- _Input for this task_:
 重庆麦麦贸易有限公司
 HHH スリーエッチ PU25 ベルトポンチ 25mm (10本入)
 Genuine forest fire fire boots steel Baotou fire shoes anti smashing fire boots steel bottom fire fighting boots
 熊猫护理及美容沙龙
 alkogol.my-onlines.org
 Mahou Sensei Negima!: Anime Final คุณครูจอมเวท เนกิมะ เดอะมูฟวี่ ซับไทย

...

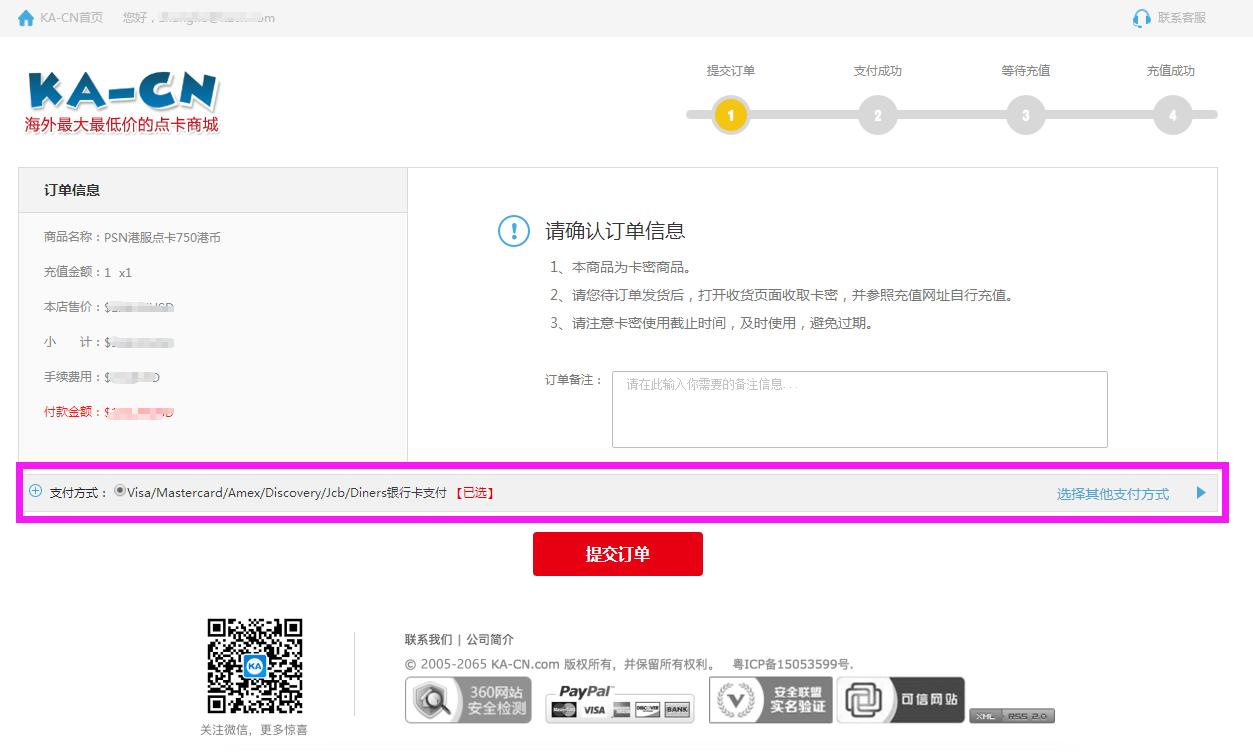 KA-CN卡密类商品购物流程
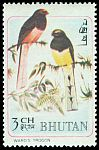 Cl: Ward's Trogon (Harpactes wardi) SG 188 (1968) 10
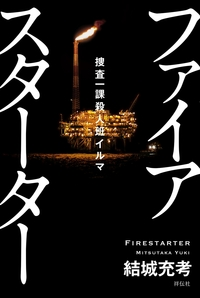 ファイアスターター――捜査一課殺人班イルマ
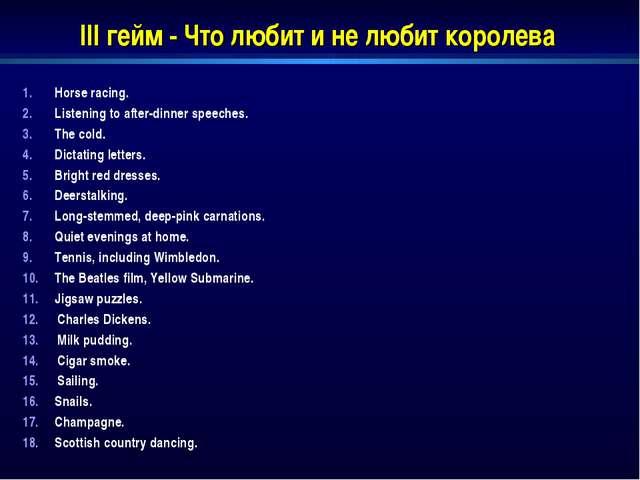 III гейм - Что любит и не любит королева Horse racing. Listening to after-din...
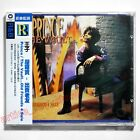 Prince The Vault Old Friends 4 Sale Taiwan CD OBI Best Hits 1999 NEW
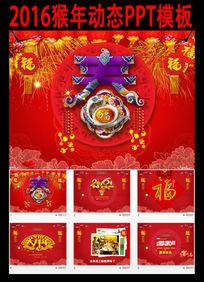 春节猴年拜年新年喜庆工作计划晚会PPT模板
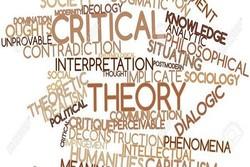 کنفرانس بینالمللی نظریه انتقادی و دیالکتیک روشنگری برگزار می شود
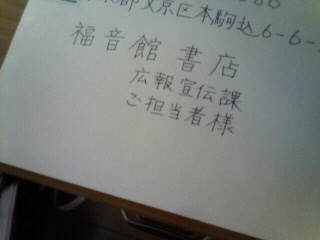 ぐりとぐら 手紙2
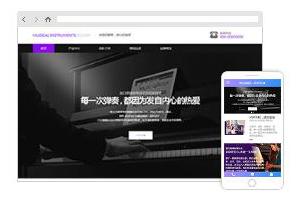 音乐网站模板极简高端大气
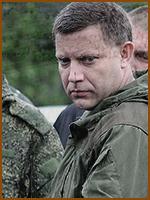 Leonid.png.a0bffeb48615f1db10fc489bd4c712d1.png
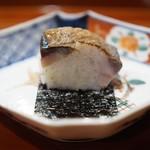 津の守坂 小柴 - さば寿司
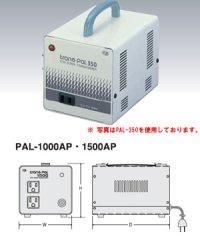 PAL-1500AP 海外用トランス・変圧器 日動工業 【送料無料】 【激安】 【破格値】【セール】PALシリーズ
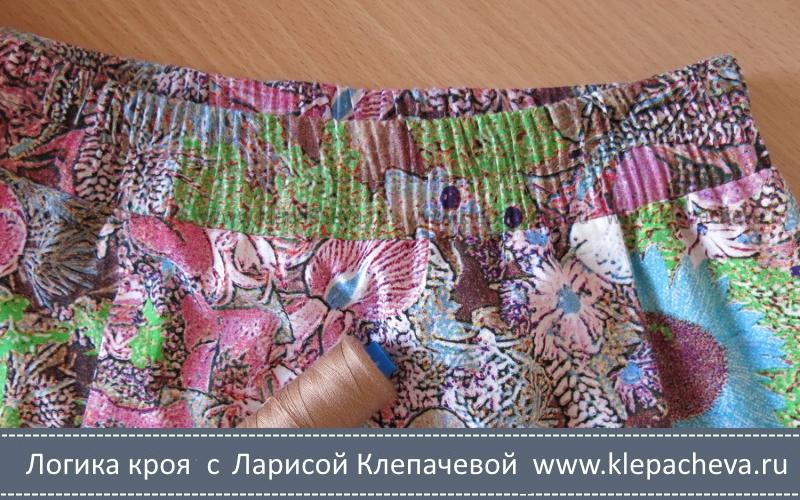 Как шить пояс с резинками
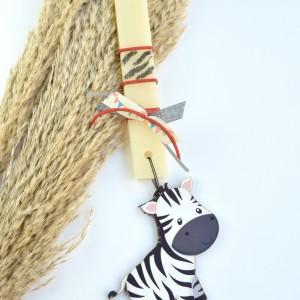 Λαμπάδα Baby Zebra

- _Problem description_: All lines above from the line with "HHH スリーエッチ PU25 ベルトポンチ 25mm (10本入)" through the line with "Mahou Sensei Negima!: Anime", both included, are to be set down exactly, with nothing else.

- _Output for this exercise_:
 HHH スリーエッチ PU25 ベルトポンチ 25mm (10本入)
 Genuine forest fire fire boots steel Baotou fire shoes anti smashing fire boots steel bottom fire fighting boots
 熊猫护理及美容沙龙
 alkogol.my-onlines.org
 Mahou Sensei Negima!: Anime Final คุณครูจอมเวท เนกิมะ เดอะมูฟวี่ ซับไทย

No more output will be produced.